Patent News


Mar. 24, 2015

Forbes: New Patent Law Would Trash Disease Cures, by Robert Nelsen and Hans Bishop

This post originally appeared in Forbes on March 24, 2015.


Robert Nelsen, Co-founder and Managing Director, ARCH Venture Partners, has helped to create over 30 biotech companies during the past three decades.  Hans Bishop is the CEO of Juno Therapeutics, Inc., a clinical-stage company developing novel cellular immunotherapies to treat cancer.

If you listen to large tech companies, they will tell you they are in dire need of another bailout from scary “patent trolls” who burden them with frivolous lawsuits. This tech bailout will come in the form of a bill that would weaken 225 years of U.S. patent law to help big companies always win, and guarantee that small innovators and inventors will always lose.

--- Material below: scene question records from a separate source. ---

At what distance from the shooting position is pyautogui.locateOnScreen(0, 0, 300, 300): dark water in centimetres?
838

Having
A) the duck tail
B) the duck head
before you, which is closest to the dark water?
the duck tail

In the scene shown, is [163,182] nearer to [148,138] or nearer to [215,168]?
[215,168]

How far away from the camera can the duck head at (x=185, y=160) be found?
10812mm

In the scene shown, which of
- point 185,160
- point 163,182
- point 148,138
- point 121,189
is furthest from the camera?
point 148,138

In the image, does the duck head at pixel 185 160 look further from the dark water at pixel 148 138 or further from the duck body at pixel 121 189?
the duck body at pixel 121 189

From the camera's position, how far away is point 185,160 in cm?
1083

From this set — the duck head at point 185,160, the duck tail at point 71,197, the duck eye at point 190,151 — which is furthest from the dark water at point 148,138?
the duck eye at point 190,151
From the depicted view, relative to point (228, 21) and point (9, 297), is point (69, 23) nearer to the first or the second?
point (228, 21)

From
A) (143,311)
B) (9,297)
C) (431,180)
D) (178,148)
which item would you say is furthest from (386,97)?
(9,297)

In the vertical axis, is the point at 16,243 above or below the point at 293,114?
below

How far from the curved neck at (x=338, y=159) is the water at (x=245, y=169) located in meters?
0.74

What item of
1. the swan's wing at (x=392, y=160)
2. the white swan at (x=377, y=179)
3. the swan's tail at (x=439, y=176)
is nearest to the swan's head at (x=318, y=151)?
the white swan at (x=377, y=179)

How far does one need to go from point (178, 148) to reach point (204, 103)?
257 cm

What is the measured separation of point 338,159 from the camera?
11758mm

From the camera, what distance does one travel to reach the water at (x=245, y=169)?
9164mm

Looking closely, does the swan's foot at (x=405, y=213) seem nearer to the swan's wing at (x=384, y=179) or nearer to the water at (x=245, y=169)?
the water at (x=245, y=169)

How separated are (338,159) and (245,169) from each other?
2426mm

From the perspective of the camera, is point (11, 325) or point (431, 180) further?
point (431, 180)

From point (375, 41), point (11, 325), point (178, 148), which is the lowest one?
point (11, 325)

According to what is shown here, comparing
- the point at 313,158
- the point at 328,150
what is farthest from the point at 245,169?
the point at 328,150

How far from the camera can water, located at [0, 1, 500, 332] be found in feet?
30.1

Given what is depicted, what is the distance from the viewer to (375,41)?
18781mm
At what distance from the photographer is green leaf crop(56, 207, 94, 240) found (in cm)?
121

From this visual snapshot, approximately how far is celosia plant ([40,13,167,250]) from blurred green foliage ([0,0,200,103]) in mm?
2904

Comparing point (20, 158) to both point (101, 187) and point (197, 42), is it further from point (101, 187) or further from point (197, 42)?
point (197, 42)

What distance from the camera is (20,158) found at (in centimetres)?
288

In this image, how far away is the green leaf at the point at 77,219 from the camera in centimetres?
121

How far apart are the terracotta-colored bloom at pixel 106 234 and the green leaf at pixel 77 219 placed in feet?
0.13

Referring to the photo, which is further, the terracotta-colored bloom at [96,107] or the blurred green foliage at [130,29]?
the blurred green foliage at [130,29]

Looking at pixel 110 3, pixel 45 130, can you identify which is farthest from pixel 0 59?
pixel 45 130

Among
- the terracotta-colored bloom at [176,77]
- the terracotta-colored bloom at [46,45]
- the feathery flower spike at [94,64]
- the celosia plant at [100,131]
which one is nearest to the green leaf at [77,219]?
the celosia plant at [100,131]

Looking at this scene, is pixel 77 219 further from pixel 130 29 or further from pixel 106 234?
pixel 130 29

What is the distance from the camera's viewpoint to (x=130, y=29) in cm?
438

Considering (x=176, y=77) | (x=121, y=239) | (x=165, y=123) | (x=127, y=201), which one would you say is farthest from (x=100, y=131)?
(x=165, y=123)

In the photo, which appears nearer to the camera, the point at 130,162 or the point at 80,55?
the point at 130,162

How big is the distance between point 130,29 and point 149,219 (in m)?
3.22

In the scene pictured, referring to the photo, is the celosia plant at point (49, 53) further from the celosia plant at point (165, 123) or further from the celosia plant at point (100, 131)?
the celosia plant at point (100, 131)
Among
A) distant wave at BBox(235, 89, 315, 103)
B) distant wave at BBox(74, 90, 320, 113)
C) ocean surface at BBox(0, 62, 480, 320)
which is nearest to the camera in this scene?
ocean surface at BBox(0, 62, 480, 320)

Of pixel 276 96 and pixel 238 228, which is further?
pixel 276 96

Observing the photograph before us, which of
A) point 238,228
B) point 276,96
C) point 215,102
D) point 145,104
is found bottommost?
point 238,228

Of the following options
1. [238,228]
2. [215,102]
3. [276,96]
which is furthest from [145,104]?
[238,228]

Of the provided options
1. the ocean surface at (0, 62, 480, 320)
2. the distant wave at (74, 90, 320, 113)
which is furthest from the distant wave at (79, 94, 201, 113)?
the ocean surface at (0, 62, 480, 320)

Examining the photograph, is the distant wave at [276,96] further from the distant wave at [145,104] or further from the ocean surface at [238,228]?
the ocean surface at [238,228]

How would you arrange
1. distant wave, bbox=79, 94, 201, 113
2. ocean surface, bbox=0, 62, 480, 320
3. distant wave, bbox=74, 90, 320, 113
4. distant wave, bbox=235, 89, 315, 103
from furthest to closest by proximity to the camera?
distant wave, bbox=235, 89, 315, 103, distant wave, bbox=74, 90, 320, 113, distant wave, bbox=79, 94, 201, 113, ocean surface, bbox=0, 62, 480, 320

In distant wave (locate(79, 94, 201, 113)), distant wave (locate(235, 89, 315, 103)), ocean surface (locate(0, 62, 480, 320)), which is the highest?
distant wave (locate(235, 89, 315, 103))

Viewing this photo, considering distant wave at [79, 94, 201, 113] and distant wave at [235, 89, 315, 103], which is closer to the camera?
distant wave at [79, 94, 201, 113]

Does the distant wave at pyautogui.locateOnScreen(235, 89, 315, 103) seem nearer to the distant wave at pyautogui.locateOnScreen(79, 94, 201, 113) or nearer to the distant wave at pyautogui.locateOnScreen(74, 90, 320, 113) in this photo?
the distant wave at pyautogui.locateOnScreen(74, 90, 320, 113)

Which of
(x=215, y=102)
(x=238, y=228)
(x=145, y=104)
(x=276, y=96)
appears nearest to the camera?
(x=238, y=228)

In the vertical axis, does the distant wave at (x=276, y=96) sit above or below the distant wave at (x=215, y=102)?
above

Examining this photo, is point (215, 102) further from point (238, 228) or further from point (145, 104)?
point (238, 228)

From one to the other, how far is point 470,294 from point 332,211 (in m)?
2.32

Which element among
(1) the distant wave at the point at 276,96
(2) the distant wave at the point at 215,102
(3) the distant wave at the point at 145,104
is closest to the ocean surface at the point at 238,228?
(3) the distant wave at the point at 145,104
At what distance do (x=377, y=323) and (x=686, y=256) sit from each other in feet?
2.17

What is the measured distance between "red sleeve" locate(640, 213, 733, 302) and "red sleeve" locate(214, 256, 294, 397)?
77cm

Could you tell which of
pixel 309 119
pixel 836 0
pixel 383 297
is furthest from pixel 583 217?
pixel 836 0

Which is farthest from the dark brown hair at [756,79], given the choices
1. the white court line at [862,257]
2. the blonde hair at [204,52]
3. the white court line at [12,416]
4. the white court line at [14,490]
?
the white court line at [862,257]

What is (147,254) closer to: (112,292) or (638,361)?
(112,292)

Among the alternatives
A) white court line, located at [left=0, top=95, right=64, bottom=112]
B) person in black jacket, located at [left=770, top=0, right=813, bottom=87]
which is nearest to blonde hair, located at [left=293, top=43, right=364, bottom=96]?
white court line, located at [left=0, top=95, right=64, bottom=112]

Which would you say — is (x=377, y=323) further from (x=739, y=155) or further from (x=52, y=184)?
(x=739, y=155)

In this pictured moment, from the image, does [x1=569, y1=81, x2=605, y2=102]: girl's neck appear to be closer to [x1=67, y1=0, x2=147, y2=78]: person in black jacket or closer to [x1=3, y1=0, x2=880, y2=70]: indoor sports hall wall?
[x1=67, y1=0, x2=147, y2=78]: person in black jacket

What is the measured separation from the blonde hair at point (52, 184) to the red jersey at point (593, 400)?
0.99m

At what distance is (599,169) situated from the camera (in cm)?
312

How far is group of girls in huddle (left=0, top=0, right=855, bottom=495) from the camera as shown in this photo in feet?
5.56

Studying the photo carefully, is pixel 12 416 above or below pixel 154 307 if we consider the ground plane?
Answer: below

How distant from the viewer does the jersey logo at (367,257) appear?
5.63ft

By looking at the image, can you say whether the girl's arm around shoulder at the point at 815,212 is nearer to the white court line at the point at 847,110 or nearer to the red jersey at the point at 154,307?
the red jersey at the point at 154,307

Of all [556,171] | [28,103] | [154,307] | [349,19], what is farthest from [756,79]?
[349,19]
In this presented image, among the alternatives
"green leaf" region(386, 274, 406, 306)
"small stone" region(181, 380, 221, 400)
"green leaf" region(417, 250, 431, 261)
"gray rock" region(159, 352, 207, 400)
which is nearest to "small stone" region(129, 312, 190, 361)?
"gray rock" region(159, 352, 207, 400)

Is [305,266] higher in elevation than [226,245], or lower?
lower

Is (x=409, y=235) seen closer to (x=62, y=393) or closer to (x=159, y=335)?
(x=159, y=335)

The United States’ patent law system is at the foundation of American global success, found in breakthrough discoveries from Edison to the computer chip to recombinant DNA. Do we really need to “fix” the legal system that has enabled America to become number one in the global biotech, software, hardware, medical devices, energy, genomics, and nanotechnology industries? Patent filings are down an astonishing 40% in 2014 as a result of the first patent troll “fix” a few years ago and recent court decisions that have given away our nation’s competitive edge.

Established giant tech companies, which are wildly profitable and whose market cap comprises most of NASDAQ, are not the source of American innovation. Study after study demonstrates that small university spinouts and venture capital-funded startups are the engine of innovation. Do Oracle, Intel, Google, Apple and Cisco–companies with a combined market cap of over $1.6 trillion–need a bailout to protect them from inventors? Absolutely not.

Why should we care if changes in arcane patent law help rich companies get richer? For one thing, your life could depend on it. If adopted, this insult to the basic property rights of inventors will cause toxic side effects for true innovators in biotechnology. Weakening patent laws will decimate long-term investment in cures for diseases such as Alzheimer’s, Parkinson’s, and Huntington’s, as well as funding for new therapies to treat autism and breast, colon, lymphoma and prostate cancers. If you have relatives awaiting cures or work for a foundation or university that funds medical research, you should be apoplectic.

Some of the most onerous provisions of the bill–paradoxically called the Innovation Act–would create a system in which startups would need to spend tens of millions of dollars on litigation expenses defending themselves from large companies, most likely going bankrupt if they lose to the “big guy”. That is money that could be going towards curing disease. Another provision would tax universities and other financial backers that support startups when big companies win litigation under this new, rigged system. Yet other provisions would allow big companies to repeatedly challenge and appeal patents in order to drive small companies and individual innovators into financial ruin.